2016年10月27日木曜日

161027東京新聞 TPP強行に不安の声 北海道・宮崎で地方公聴会

TPP強行に不安の声 北海道・宮崎で地方公聴会

 環太平洋連携協定(TPP)の承認案と関連法案を審議する衆院特別委員会は二十六日、国民の声を聞く地方公聴会を北海道と宮崎県で開いた。出席した農家や消費者の代表たちからは、月内の衆院通過を急ぐ政府・与党への批判が相次いだ。国会の審議が不十分との声が多く、生活に直結するTPPを巡る国民の不安が解消されていない状況が浮き彫りとなった。 (矢野修平、村上一樹)
 審議を急ぐ政府に対して、山居忠彰・北海道農民連盟書記長は「北海道では八月の台風で甚大な被害を受けた。その精神的不安がある中で、TPP承認案を強行採決することには断固反対だ」と話した。
 藤原宏志・宮崎大学名誉教授も「(公述人の)四人の意見を聞いただけで国民の声とするのか。もっと時間をかけて説明する責任が政府と国会にはある」と主張。
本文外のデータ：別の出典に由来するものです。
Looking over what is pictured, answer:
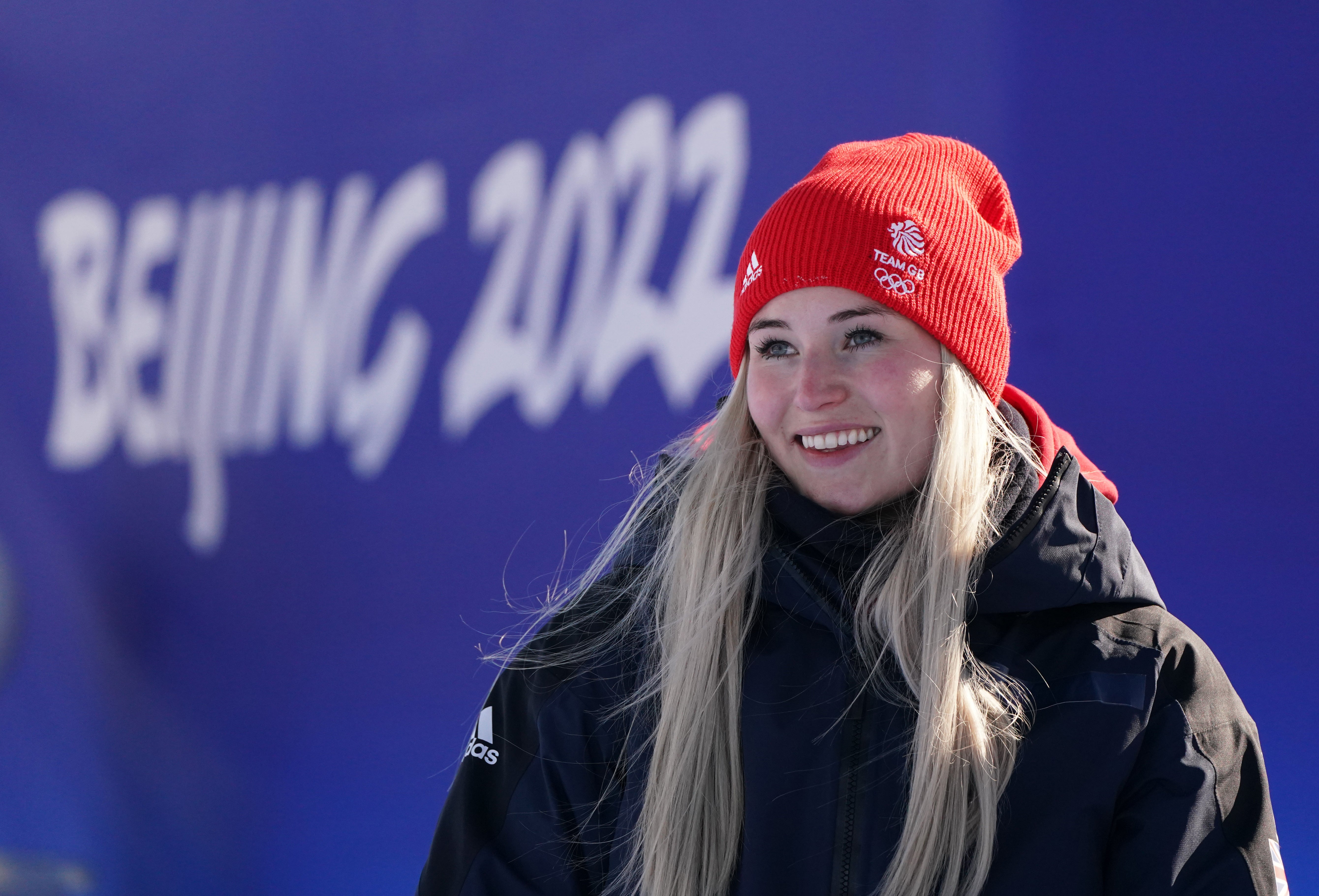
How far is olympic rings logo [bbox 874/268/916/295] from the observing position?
115cm

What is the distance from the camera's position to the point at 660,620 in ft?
4.09

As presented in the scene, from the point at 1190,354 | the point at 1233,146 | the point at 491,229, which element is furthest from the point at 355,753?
the point at 1233,146

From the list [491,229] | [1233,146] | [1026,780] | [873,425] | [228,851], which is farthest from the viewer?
[228,851]

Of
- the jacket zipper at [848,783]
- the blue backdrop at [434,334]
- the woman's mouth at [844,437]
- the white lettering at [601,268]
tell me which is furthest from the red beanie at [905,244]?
the white lettering at [601,268]

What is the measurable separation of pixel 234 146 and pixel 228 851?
158 cm

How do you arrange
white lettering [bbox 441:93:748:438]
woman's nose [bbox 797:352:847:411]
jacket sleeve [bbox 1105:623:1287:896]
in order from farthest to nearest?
white lettering [bbox 441:93:748:438] → woman's nose [bbox 797:352:847:411] → jacket sleeve [bbox 1105:623:1287:896]

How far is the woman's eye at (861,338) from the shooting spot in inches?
46.2

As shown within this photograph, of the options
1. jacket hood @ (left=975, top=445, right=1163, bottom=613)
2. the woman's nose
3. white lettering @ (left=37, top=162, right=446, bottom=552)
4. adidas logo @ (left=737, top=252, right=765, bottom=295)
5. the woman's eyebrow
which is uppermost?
white lettering @ (left=37, top=162, right=446, bottom=552)

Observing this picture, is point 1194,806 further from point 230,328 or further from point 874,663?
point 230,328

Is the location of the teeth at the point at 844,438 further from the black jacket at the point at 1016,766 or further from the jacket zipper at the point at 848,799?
the jacket zipper at the point at 848,799

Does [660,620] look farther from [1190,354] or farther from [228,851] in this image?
[228,851]

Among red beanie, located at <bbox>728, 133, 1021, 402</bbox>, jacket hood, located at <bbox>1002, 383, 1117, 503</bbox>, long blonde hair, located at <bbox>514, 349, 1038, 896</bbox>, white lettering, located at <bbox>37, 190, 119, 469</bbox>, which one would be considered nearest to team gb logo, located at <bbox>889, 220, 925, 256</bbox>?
red beanie, located at <bbox>728, 133, 1021, 402</bbox>

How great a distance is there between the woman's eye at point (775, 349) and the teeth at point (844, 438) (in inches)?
4.1

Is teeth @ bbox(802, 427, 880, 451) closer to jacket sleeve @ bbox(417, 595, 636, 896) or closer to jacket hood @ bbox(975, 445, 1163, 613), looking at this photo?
jacket hood @ bbox(975, 445, 1163, 613)
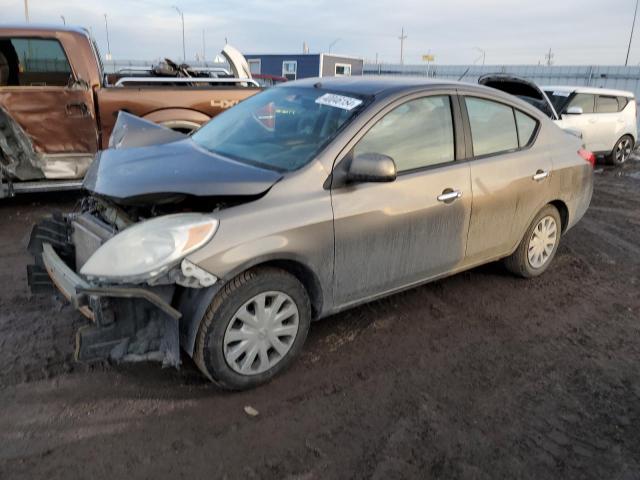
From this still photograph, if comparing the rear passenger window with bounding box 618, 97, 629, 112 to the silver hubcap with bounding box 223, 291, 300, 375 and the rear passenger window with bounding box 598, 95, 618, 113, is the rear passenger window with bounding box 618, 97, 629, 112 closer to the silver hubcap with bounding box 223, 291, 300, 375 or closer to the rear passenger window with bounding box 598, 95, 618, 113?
the rear passenger window with bounding box 598, 95, 618, 113

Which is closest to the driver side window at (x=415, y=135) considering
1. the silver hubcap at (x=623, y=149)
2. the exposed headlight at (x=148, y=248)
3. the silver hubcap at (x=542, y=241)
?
the exposed headlight at (x=148, y=248)

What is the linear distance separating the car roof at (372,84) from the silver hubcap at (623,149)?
9.92 meters

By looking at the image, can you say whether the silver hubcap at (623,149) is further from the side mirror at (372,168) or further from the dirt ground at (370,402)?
the side mirror at (372,168)

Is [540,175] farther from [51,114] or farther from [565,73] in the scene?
[565,73]

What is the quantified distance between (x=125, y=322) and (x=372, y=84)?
2332 millimetres

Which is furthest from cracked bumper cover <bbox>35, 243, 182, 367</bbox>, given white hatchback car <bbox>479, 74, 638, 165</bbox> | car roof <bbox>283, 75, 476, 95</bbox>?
white hatchback car <bbox>479, 74, 638, 165</bbox>

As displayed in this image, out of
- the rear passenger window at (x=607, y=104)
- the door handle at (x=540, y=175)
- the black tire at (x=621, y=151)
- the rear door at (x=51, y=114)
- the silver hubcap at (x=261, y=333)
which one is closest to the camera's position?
the silver hubcap at (x=261, y=333)

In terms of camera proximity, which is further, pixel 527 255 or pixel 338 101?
pixel 527 255

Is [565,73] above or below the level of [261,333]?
above

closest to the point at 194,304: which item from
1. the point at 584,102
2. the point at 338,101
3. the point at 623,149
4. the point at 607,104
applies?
the point at 338,101

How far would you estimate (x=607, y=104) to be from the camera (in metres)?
11.6

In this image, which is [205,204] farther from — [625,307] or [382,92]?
[625,307]

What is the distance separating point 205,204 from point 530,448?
2209mm

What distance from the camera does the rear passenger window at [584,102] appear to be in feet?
35.8
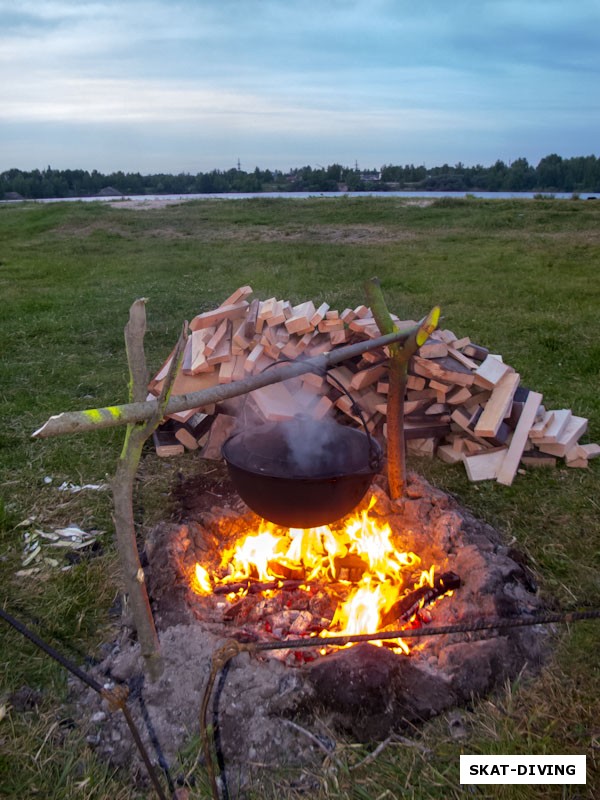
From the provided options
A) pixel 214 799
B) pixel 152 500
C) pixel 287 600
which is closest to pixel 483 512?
pixel 287 600

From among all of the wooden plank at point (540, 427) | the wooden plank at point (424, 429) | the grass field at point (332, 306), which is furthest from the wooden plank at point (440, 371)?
the grass field at point (332, 306)

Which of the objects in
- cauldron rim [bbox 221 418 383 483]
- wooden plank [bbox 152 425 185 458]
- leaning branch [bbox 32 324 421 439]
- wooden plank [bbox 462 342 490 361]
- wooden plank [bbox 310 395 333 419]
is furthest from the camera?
wooden plank [bbox 462 342 490 361]

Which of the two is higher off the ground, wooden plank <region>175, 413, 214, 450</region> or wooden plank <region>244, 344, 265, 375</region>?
wooden plank <region>244, 344, 265, 375</region>

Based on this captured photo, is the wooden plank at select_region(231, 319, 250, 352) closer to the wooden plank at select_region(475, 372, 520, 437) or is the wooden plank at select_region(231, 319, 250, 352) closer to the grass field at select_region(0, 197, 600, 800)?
the grass field at select_region(0, 197, 600, 800)

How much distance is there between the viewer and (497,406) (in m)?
4.44

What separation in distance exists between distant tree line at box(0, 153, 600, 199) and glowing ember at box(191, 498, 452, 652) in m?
26.9

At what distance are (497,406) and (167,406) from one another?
2966 mm

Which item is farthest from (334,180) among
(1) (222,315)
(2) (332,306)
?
(1) (222,315)

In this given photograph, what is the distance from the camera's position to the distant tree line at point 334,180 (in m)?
30.4

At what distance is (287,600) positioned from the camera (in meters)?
3.02

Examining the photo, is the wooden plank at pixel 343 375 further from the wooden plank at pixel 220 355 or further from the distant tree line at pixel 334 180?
the distant tree line at pixel 334 180

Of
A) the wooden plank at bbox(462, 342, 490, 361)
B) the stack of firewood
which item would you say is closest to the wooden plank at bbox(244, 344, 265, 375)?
the stack of firewood

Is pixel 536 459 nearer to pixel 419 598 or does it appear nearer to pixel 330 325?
pixel 330 325

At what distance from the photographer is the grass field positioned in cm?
226
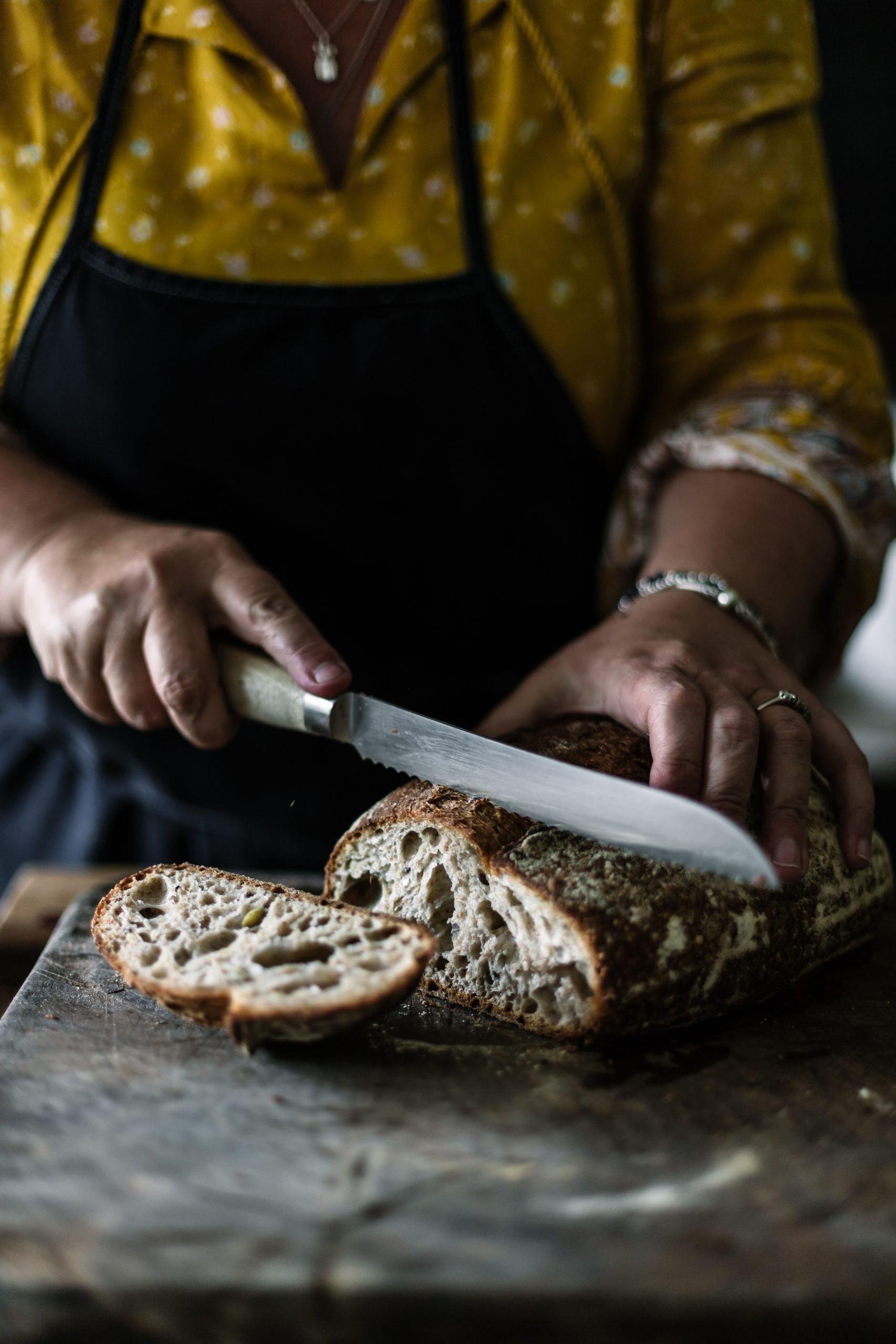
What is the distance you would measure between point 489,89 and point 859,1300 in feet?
5.88

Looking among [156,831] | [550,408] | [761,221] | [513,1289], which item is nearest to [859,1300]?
[513,1289]

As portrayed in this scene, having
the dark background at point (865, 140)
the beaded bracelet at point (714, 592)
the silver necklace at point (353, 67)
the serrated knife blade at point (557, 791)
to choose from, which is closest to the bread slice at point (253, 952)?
the serrated knife blade at point (557, 791)

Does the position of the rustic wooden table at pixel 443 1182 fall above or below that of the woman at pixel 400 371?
below

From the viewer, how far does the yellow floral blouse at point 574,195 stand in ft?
5.77

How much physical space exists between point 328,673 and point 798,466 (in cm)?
92

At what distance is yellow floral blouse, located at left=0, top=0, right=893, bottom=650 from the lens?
5.77ft

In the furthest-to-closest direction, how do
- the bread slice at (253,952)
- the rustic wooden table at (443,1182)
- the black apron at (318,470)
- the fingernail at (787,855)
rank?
1. the black apron at (318,470)
2. the fingernail at (787,855)
3. the bread slice at (253,952)
4. the rustic wooden table at (443,1182)

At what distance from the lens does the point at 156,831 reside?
2184 millimetres

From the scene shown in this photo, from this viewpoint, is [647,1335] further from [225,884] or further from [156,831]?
[156,831]

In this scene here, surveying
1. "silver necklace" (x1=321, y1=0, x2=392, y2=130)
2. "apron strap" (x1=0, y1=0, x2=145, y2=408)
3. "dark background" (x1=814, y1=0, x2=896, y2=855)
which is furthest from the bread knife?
"dark background" (x1=814, y1=0, x2=896, y2=855)

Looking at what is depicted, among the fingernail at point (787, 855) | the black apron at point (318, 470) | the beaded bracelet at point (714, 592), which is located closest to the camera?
the fingernail at point (787, 855)

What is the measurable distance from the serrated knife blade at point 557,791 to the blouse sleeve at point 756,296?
78 cm

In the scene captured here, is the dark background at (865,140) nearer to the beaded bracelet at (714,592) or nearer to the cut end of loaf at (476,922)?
the beaded bracelet at (714,592)


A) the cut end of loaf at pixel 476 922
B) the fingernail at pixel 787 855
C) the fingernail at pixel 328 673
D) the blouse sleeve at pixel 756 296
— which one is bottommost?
the cut end of loaf at pixel 476 922
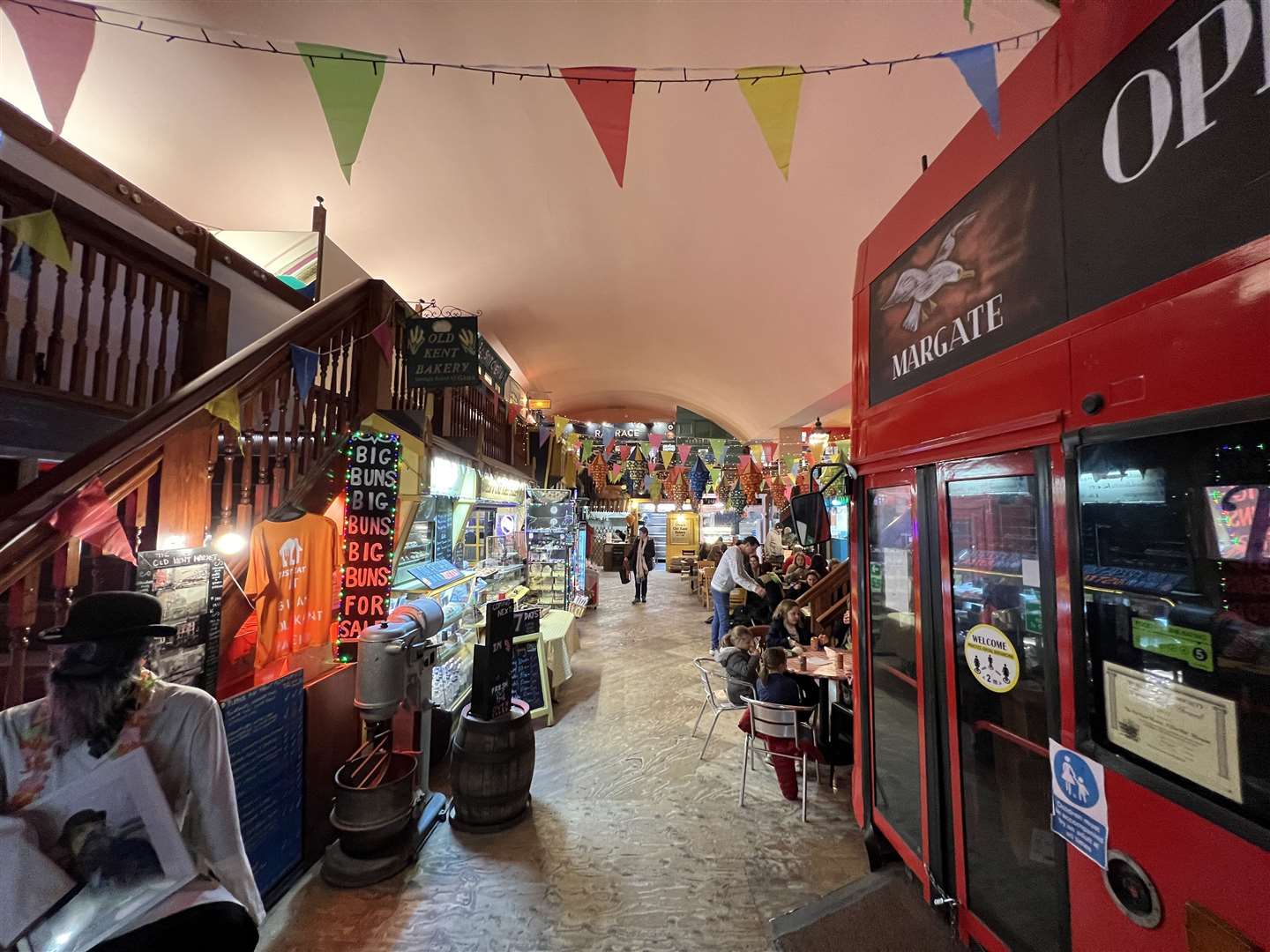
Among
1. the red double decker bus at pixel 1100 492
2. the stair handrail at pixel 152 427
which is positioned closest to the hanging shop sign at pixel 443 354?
the stair handrail at pixel 152 427

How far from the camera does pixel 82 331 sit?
99.9 inches

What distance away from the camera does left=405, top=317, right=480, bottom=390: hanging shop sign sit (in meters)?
4.04

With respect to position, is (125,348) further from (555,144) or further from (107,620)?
(555,144)

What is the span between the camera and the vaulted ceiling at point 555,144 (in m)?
3.97

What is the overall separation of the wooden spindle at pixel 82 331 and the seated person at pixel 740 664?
4.83 metres

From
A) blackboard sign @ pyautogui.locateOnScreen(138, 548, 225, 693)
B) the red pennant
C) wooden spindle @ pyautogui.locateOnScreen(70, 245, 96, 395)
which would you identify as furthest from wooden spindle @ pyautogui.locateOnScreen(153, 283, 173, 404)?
the red pennant

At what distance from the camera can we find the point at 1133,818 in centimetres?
140

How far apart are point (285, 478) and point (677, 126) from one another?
199 inches

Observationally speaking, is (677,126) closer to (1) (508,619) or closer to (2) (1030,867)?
(1) (508,619)

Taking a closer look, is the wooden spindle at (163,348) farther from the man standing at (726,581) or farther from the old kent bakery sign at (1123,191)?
the man standing at (726,581)

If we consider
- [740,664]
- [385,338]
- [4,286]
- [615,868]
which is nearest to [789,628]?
[740,664]

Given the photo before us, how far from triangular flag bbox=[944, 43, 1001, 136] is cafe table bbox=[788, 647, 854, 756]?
11.9 ft

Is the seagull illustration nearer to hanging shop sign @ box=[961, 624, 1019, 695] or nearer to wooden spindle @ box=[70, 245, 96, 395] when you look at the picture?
hanging shop sign @ box=[961, 624, 1019, 695]

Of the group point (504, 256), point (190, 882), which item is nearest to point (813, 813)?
point (190, 882)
宮崎県都城市でNPO法人を運営する蒲生芳子さんも「食という大切な話を、待ったなしのような状況で数で押し切っていいのか」と呼び掛けた。
 TPPの影響について宮崎県高千穂町の公聴会では、地元で畜産農家を営む興梠哲法(こうろきてつのり)さんが「攻めの農業ばかり強調するが、攻めよりも守りが課題。農村を守る約束をしてほしい」と要望。地元JA管内の農業就業者の平均年齢は六十七歳。「このままTPPが締結されたら、どんな時代がくるのか。自信を持って後継者に引き継ぐことができる価格補償制度の拡充やセーフティーネットの構築を」と求めた。
 一方、売上高海外比率の高い北海道の東和電機製作所専務取締役の浜出滋人氏は「TPPの影響で当社の市場拡大が望める」として期待を表明した。
 地方公聴会の会場となった札幌市中央区のホテル周辺では、道民ら約百人が集まり、横断幕やプラカードを掲げながら「食の安全を奪うな」などとシュプレヒコールを上げた。同市北区の主婦平田なぎささん(55)は「TPPは日本全体の問題なのに、札幌と宮崎の二カ所しか公聴会を開かず、ごく一部の人しか入れない」と非難した。
 宮崎県高千穂町の公聴会を傍聴した宮崎市のコメ農家、小田治さん(88)は「今日は畜産や食の安全が中心だったが、コメに限っても輸入米の価格偽装など問題は山積み。これで国民の声が届いたとは思えない」と話した。